→ Work request:
Begin at the line that has "Hotel Bania spa w Białce Tatrzańskiej", stop after the line that has "Brad Pitt et", and print exactly those lines from the records below, without any pictures.

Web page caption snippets
= = =

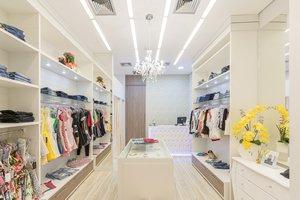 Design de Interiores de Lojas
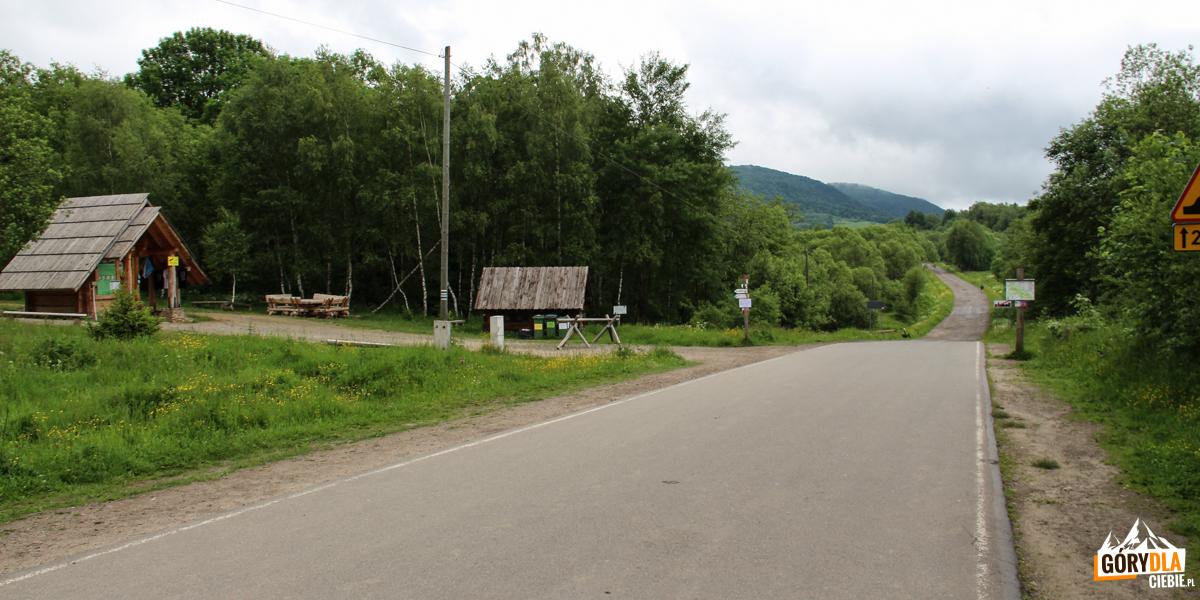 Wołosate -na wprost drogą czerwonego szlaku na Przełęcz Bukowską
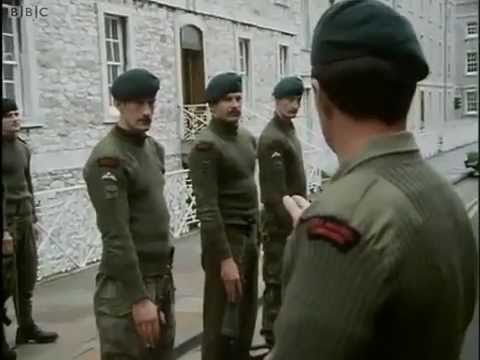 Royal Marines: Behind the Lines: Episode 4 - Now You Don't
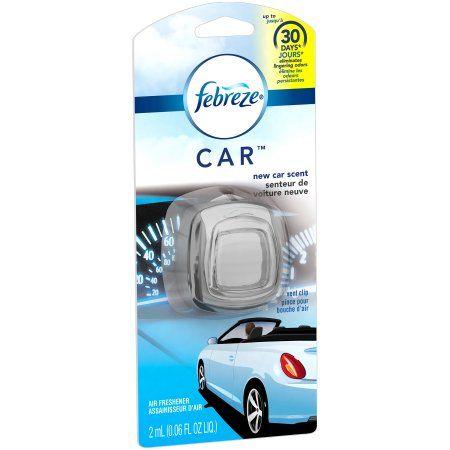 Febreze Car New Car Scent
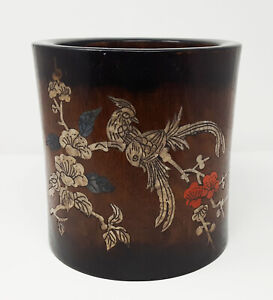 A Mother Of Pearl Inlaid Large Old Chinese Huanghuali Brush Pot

= = =

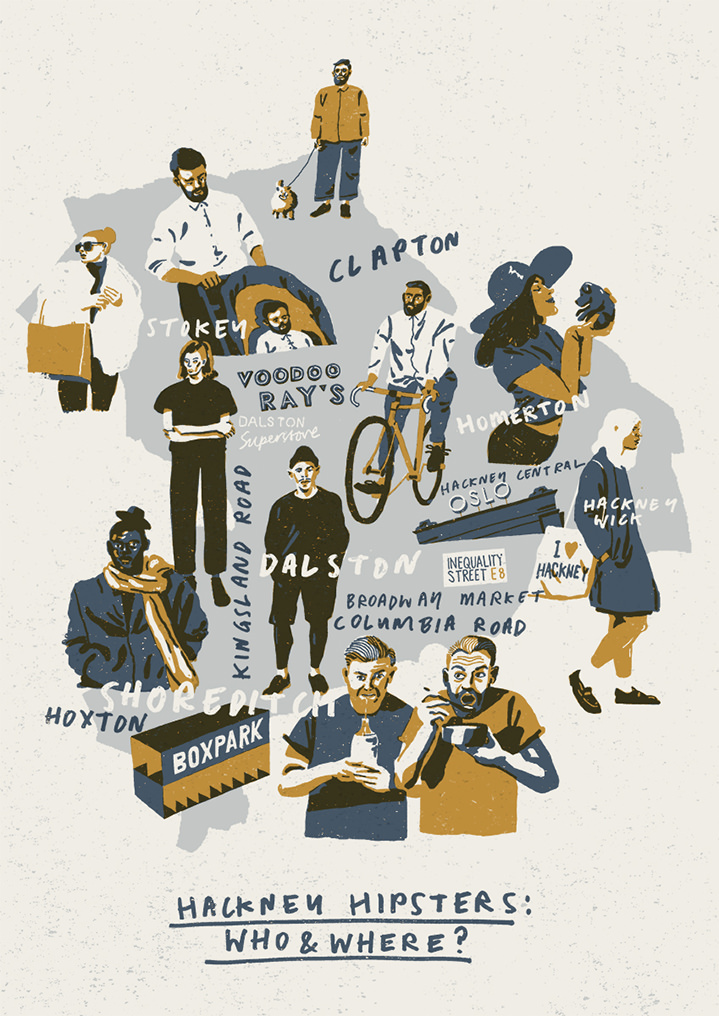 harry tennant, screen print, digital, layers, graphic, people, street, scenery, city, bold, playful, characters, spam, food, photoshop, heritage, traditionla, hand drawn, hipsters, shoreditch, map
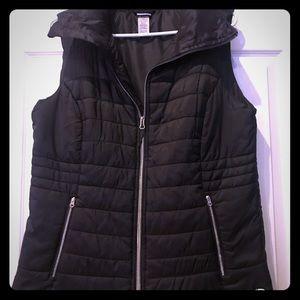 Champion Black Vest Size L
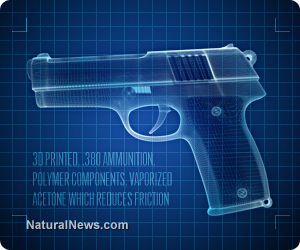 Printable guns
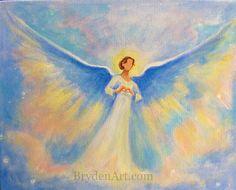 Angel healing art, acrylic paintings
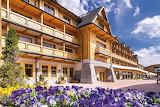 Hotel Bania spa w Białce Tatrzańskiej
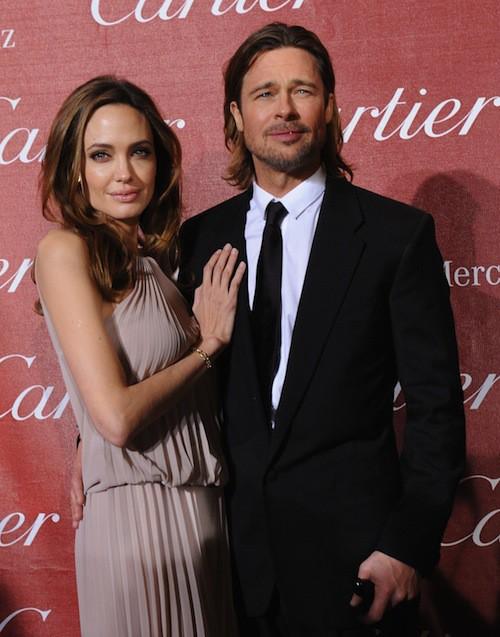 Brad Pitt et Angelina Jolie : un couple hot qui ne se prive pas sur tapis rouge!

= = =

→ Finished task:
 Hotel Bania spa w Białce Tatrzańskiej
 Brad Pitt et Angelina Jolie : un couple hot qui ne se prive pas sur tapis rouge!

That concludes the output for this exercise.